Written request:
Convert the data into a JSON list of strings, one string per line, omitting blank lines. Start with the line containing "Examining point 758,430, point" and continue through the end of the data.

(Records)
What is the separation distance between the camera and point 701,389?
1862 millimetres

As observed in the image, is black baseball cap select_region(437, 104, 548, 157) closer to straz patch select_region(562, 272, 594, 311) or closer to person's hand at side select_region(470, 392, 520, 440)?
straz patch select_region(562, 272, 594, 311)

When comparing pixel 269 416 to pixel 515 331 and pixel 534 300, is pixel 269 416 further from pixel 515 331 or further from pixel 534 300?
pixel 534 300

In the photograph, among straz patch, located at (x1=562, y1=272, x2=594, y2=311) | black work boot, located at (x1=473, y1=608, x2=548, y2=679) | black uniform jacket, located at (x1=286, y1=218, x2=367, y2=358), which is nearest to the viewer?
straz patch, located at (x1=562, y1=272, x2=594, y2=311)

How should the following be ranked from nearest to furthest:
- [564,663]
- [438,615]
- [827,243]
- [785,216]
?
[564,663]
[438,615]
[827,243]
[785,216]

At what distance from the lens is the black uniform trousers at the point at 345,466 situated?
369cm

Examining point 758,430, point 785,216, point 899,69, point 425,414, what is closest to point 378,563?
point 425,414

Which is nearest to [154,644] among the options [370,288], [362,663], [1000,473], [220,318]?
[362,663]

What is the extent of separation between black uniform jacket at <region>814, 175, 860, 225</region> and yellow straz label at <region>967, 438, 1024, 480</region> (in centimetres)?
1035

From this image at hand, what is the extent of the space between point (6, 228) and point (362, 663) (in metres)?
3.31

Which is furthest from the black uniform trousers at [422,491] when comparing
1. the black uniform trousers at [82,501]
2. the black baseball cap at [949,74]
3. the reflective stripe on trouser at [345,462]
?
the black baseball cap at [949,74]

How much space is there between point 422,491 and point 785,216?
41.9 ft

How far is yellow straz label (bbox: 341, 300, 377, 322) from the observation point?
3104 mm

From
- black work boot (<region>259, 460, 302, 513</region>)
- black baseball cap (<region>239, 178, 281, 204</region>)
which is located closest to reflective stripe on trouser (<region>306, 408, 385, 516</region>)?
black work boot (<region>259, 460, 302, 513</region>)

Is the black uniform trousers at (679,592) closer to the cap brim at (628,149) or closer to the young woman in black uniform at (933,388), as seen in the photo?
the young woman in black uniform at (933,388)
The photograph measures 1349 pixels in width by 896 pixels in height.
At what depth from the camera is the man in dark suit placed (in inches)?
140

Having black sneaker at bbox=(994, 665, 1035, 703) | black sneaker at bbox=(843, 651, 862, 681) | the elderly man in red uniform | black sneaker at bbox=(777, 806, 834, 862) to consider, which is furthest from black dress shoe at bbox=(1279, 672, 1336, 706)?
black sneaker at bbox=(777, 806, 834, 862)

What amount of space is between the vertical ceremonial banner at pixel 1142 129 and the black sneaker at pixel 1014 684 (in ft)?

Solution to the problem:
[
  "Examining point 758,430, point 785,216, point 899,69, point 425,414, what is closest to point 378,563?",
  "point 425,414",
  "Which is nearest to [154,644] among the options [370,288], [362,663], [1000,473], [220,318]?",
  "[362,663]",
  "What is the extent of separation between black uniform jacket at <region>814, 175, 860, 225</region> and yellow straz label at <region>967, 438, 1024, 480</region> (in centimetres)?",
  "1035",
  "From this image at hand, what is the extent of the space between point (6, 228) and point (362, 663) (in metres)?",
  "3.31",
  "Which is furthest from the black uniform trousers at [422,491] when comparing",
  "1. the black uniform trousers at [82,501]",
  "2. the black baseball cap at [949,74]",
  "3. the reflective stripe on trouser at [345,462]",
  "?",
  "the black baseball cap at [949,74]",
  "How much space is there between point 422,491 and point 785,216?",
  "41.9 ft",
  "How far is yellow straz label (bbox: 341, 300, 377, 322) from the observation point?",
  "3104 mm",
  "From",
  "- black work boot (<region>259, 460, 302, 513</region>)",
  "- black baseball cap (<region>239, 178, 281, 204</region>)",
  "which is located closest to reflective stripe on trouser (<region>306, 408, 385, 516</region>)?",
  "black work boot (<region>259, 460, 302, 513</region>)",
  "Is the black uniform trousers at (679,592) closer to the cap brim at (628,149) or closer to the young woman in black uniform at (933,388), as seen in the photo?",
  "the young woman in black uniform at (933,388)",
  "The photograph measures 1349 pixels in width by 896 pixels in height.",
  "At what depth from the camera is the man in dark suit placed (in inches)?",
  "140",
  "Having black sneaker at bbox=(994, 665, 1035, 703) | black sneaker at bbox=(843, 651, 862, 681) | the elderly man in red uniform | black sneaker at bbox=(777, 806, 834, 862) to consider, which is furthest from black dress shoe at bbox=(1279, 672, 1336, 706)?",
  "black sneaker at bbox=(777, 806, 834, 862)",
  "What amount of space is between the vertical ceremonial banner at pixel 1142 129 and the black sneaker at pixel 1014 684 (in ft)?"
]